### Text section
With this change, both instructions stay pointing at __EH_FRAME_BEGIN__
in the object file. That means that the linker will leave both
instructions pointing at the same place after de-duplication of
exception information. That place is not guaranteed to be the start of
the total exception frame information, but in practice it is always
closer to the start of the debug frame than without having made this
patch.
We could have stopped static glibc from crashing by making sure that we
accessed the .eh_frame section symbol for both instructions rather than
using __EH_FRAME_BEGIN__ for both. This would behave in the same way as
stock AArch64.
This would mean that static glibc would not be affected by the
particulars of how the GNU bfd linker merges CIE and FDE entries
together. On the other hand it would mean that static glibc would never
have the ability to unwind through start code in crt1.o and crti.o.
I don't have a particularly strong opinion on which of these is the best
approach, I chose this one since it gives the static glibc access to the
full debug information for the moment.
############### Attachment also inlined for ease of reply ###############
diff --git a/gas/testsuite/gas/aarch64/eh-frame-symbols.d b/gas/testsuite/gas/aarch64/eh-frame-symbols.d
new file mode 100644
index 0000000000000000000000000000000000000000..8276648ea1c5ea1ce7cd945ecfdf952cd71a0911
--- /dev/null
+++ b/gas/testsuite/gas/aarch64/eh-frame-symbols.d
@@ -0,0 +1,24 @@
+# Checking that our relocations against the symbol __EH_FRAME_BEGIN__ are not
+# transformed into relocations against the section symbol .eh_frame.
+#as: -march=morello+c64
+#objdump: -dr
+
+.*: file format .*
+
+
+Disassembly of section \.text:
+
+.* <get_eh_frame_begin>:
+ *[0-9a-f]+: ........ stp c29, c30, \[csp, #-64\]!
+ *[0-9a-f]+: ........ adrp c0, 0 <get_eh_frame_begin>
+ 4: R_MORELLO_ADR_PREL_PG_HI20 __EH_FRAME_BEGIN__
+ *[0-9a-f]+: ........ adrp c0, 0 <get_eh_frame_begin>
+ 8: R_MORELLO_ADR_PREL_PG_HI20 \.eh_frame
+ *[0-9a-f]+: ........ add c0, c0, #0x0
+ c: R_AARCH64_ADD_ABS_LO12_NC __EH_FRAME_BEGIN__
+ *[0-9a-f]+: ........ add c0, c0, #0x0
+ 10: R_AARCH64_ADD_ABS_LO12_NC \.eh_frame
+ *[0-9a-f]+: ........ ldp c29, c30, \[csp\], #64
+ *[0-9a-f]+: ........ ret c30
+
+#...

### Exercise task
Write what comes next in the __EH_FRAME_BEGIN__ patch text, starting after its last line. The data below comes from a different source than the text above.

### Supplied data
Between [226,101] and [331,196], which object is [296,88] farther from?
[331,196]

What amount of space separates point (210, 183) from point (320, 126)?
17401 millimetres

### Task answer
diff --git a/gas/testsuite/gas/aarch64/eh-frame-symbols.s b/gas/testsuite/gas/aarch64/eh-frame-symbols.s
new file mode 100644
index 0000000000000000000000000000000000000000..a10b59e034e15d048c5aef4ee1a82da9acd9e69e
--- /dev/null
+++ b/gas/testsuite/gas/aarch64/eh-frame-symbols.s
@@ -0,0 +1,31 @@
+.section .eh_frame,"a"
+.type __EH_FRAME_BEGIN__, %object
+__EH_FRAME_BEGIN__:
+
+.text
+.type get_eh_frame_begin, %function
+get_eh_frame_begin:
+ .cfi_startproc purecap
+ stp c29, c30, [csp, -64]!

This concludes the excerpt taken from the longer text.